Yes, you can WFH if your colleague keeps showing up sick

Nayyar says it’s up to managers to show the right behavior to stay home when sick. They should also invite sick employees to go home and assure them that it is not only good for them, but also for the rest of the team. “Imagine going from one person to five people, it doesn’t help the job.”

You can also make these suggestions horizontally to a peer, adds Walsh. Go ahead with supporting questions: How are you? Can I do something for you so you can go home and rest?

If those conversations aren’t happening and your office mate is still showing up at the office, congestion and all, Nayyar encourages workers to use flexible policies: “If you’re at risk or think your health is in danger, the same work from home policies apply to you.”

Paid sick leave is just the start

It should be remembered that not everyone is guaranteed to have paid sick leave. There are currently no federal laws mandating paid sick leave, and only a few states and cities have their own requirements. About 1 in 5 workers don’t have access to paid sick leave, and it’s an even bigger problem for low-wage workers.
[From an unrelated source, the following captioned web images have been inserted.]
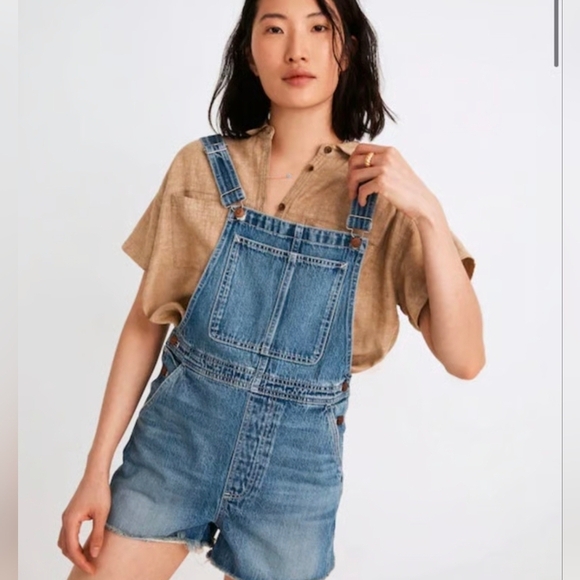 Madewell Denim - Madewell Adirondack Short Overalls in Wrightwood Wash Size M
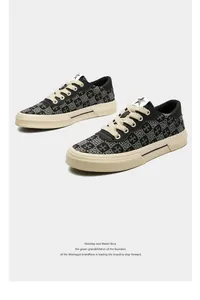 Détail de baskets en toile imprimée pour hommes avec motif croix et logo étoile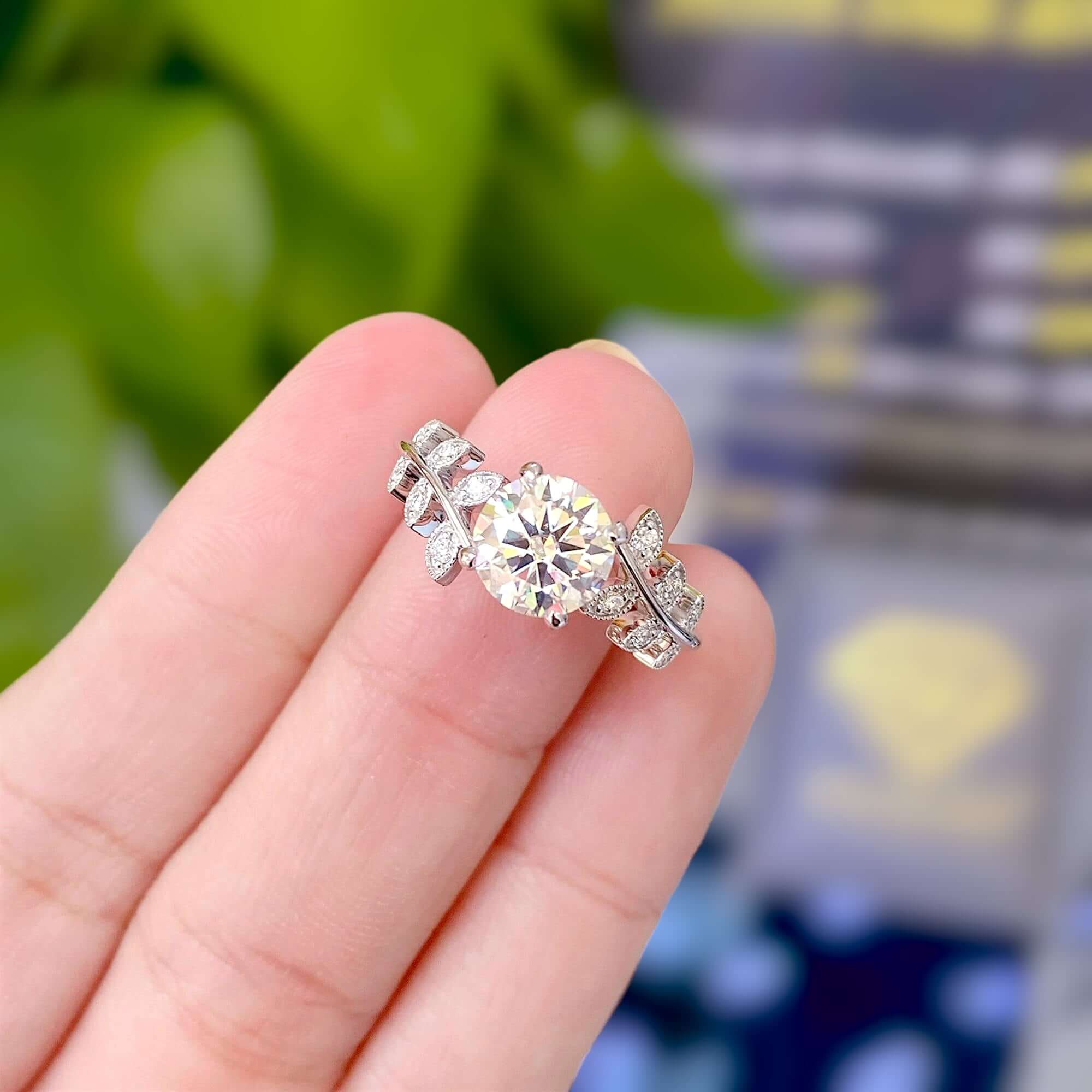 Nhẫn Đá Phong Thủy Nữ – Khi Viên Đá Biết Lắng Nghe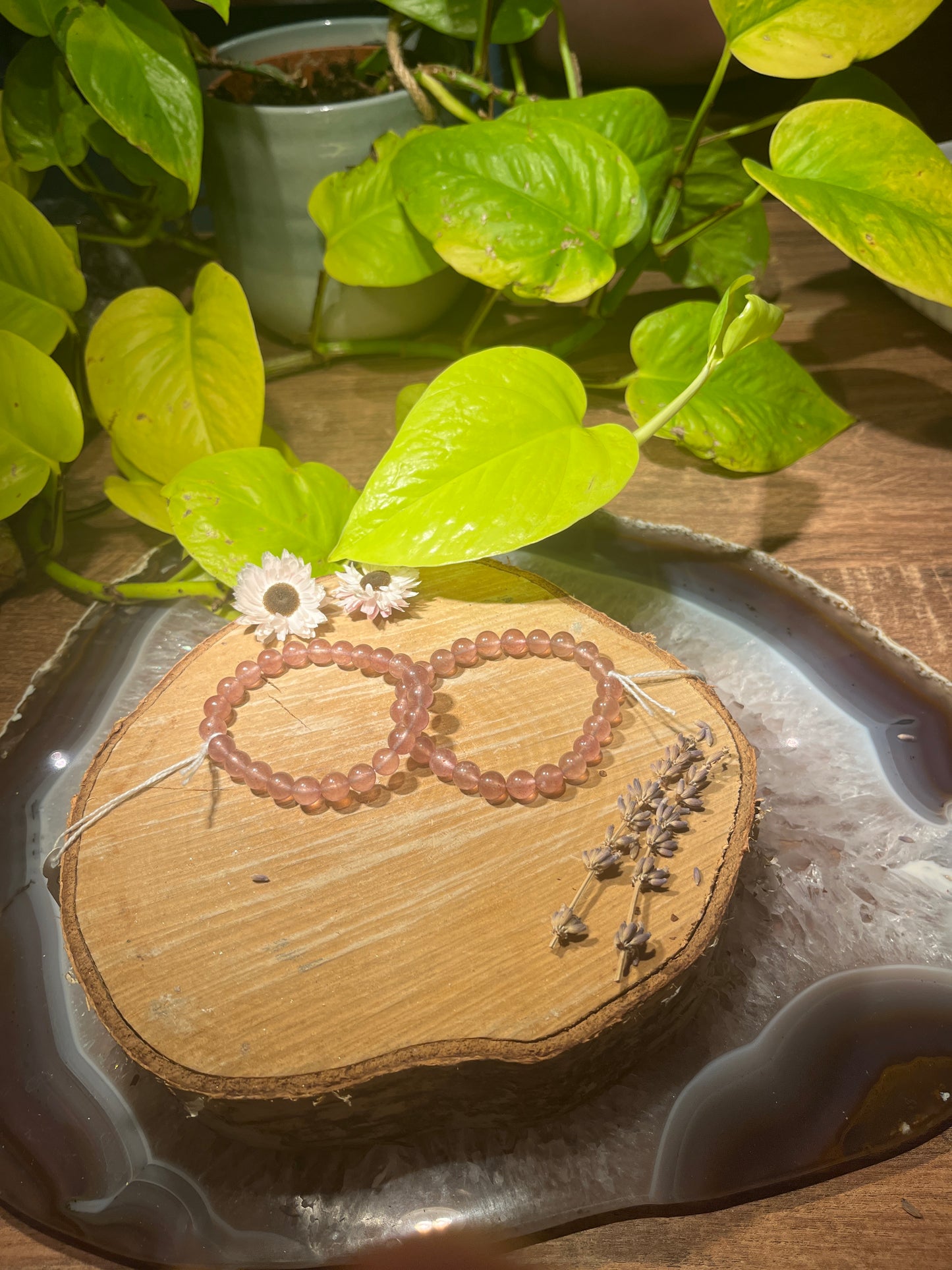 Aardbeienkwarts armband (8mm)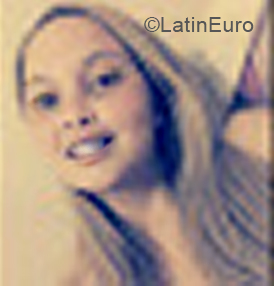 Date this happy Venezuela girl Susana from Puerto la Cruz VE3984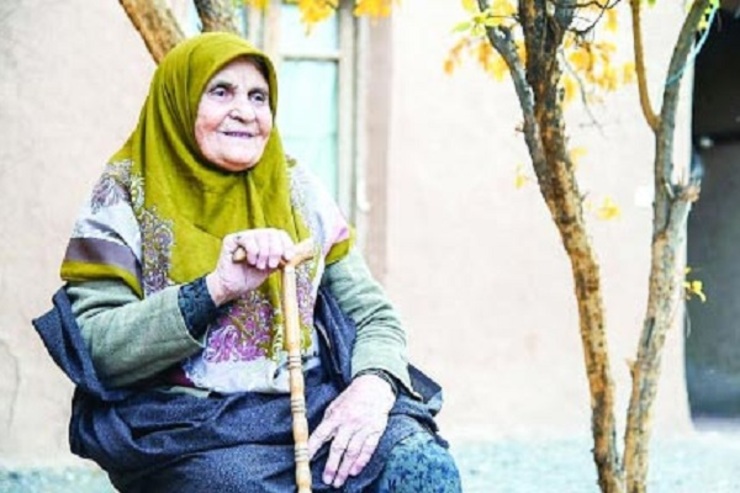 روایت ۹۲ سال زندگی زن سبزواری که «مادر جبهه‌ها» لقب گرفت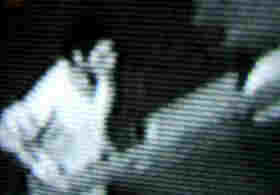 ttlicher Angriff mit einem herausgerissenene Schild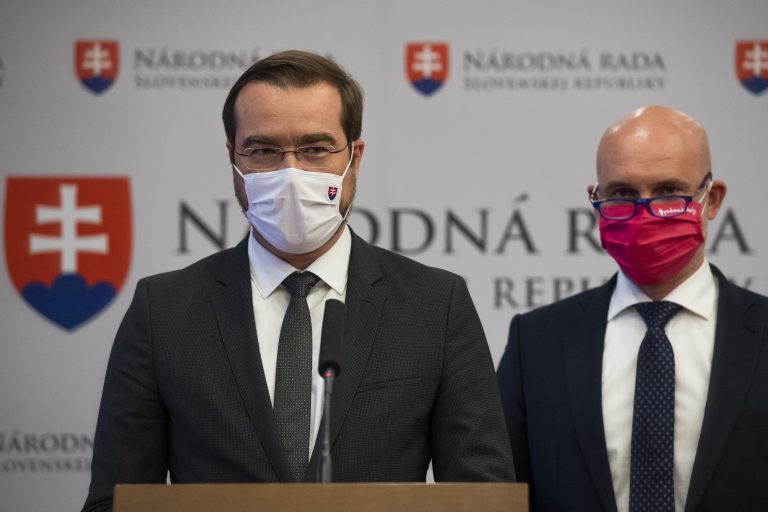 Školy, covid automat a práca z domu. Vláda predstavila tri zmeny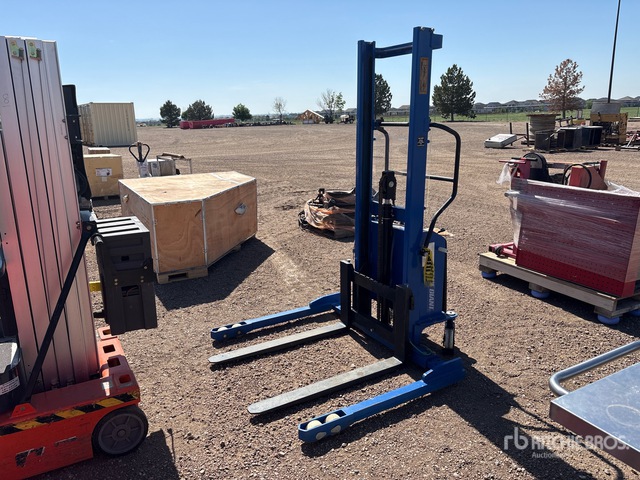 Blue Giant XPS-22-62 2200 lb Pallet Jack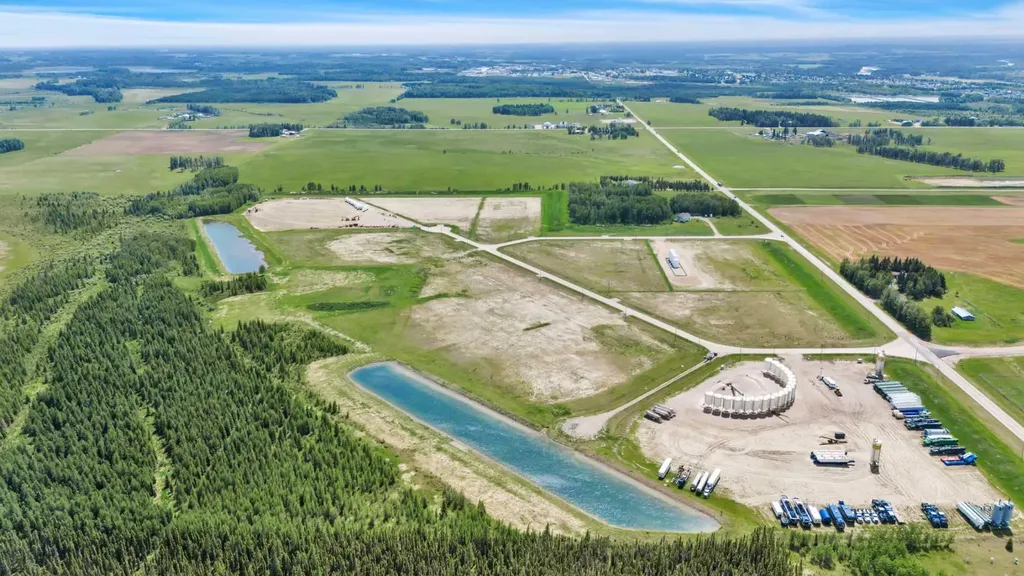 7 Metaldog Drive Rural Clearwater County AB T4T 2A2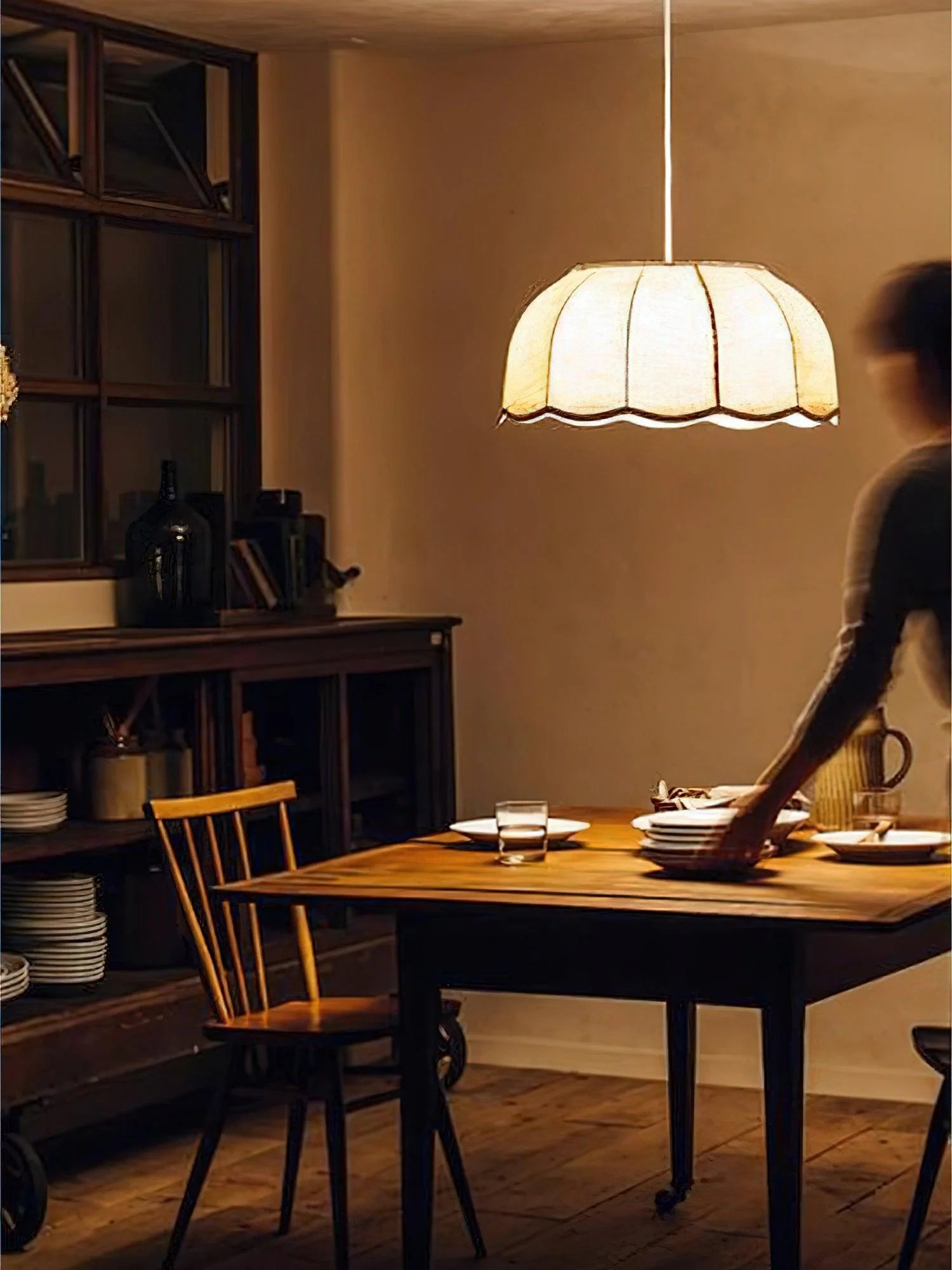 Scalloped Pendant Light | Warm Ambient Lighting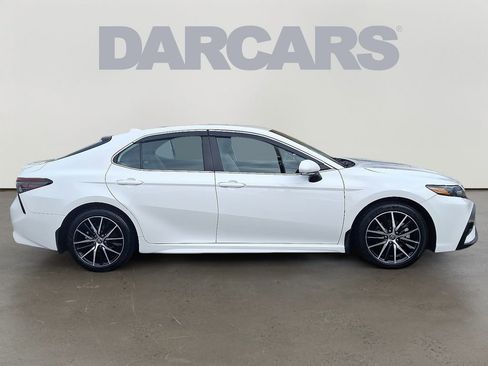 Used 2022 Toyota Camry SE AWD/4WD image 7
ReDell Atkinson, 27, says he’s noticed more people showing up at his office with a cough or sneeze. Although her workplace has unlimited sick days, she understands why some people show up if they meet deadlines or can’t complete certain tasks from home. But she would like to see people continue to take increased health precautions: mask-wearing, hand-washing, virtual attendance at meetings, social distancing and updates on vaccines.

Swartzberg and Nayyar agree that employers can make sure they help their staff stay informed about how to stay healthy during cold and flu season, understand how viruses and bacteria are spread, what symptoms to look for, where to see a doctor and other resources to recover from the disease.

With enrollment season open, employers need to ensure their employees have access to a primary care physician – even better if they support telemedicine options. And employers can provide an on-site vaccination clinic or time off to get a flu shot, as well as the Covid shot or updated boosters.

For now, Atkinson will do what she can when meeting co-workers in the inclement weather: Stay masked, grab the hand sanitizer and mentally check to see if she’s taken her multivitamins that day.

“Little things create healthy habits,” she says. “Our bodies aren’t just fighting Covid – they’re fighting life.”